Return every line of the data below unchanged, and leave the pictures out.

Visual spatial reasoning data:
--

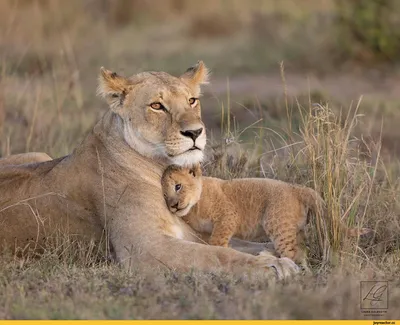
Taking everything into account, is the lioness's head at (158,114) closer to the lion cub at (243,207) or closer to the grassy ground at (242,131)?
the lion cub at (243,207)

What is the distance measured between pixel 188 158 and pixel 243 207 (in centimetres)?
56

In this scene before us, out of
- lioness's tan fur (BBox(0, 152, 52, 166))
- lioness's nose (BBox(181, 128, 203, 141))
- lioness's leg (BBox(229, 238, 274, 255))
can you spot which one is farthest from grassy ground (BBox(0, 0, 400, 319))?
lioness's tan fur (BBox(0, 152, 52, 166))

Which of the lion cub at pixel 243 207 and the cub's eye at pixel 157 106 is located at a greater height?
the cub's eye at pixel 157 106

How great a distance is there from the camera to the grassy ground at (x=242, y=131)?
540 cm

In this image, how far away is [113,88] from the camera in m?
6.54

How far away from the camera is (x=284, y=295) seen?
209 inches

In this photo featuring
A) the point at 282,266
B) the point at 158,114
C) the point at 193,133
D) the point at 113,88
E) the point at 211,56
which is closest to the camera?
the point at 282,266

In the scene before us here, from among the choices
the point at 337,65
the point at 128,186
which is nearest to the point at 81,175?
the point at 128,186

--

- RESPONSE TO THIS EXERCISE -
Taking everything into account, is the lioness's head at (158,114) closer to the lion cub at (243,207) or closer to the grassy ground at (242,131)?
the lion cub at (243,207)

What is the distance measured between pixel 188 158 and pixel 243 207 (in centimetres)?
56

In this scene before us, out of
- lioness's tan fur (BBox(0, 152, 52, 166))
- lioness's nose (BBox(181, 128, 203, 141))
- lioness's leg (BBox(229, 238, 274, 255))
can you spot which one is farthest from grassy ground (BBox(0, 0, 400, 319))?
lioness's tan fur (BBox(0, 152, 52, 166))

Which of the lion cub at pixel 243 207 and the cub's eye at pixel 157 106 is located at a greater height?
the cub's eye at pixel 157 106

How great a distance is there from the camera to the grassy ground at (x=242, y=131)?
540 cm

In this image, how far away is [113,88] from the camera in m?
6.54

How far away from the camera is (x=284, y=295) seen?
209 inches

In this photo featuring
A) the point at 282,266
B) the point at 158,114
C) the point at 193,133
D) the point at 113,88
E) the point at 211,56
which is closest to the camera?
the point at 282,266

In the scene before us here, from among the choices
the point at 337,65
the point at 128,186
which is nearest to the point at 81,175?
the point at 128,186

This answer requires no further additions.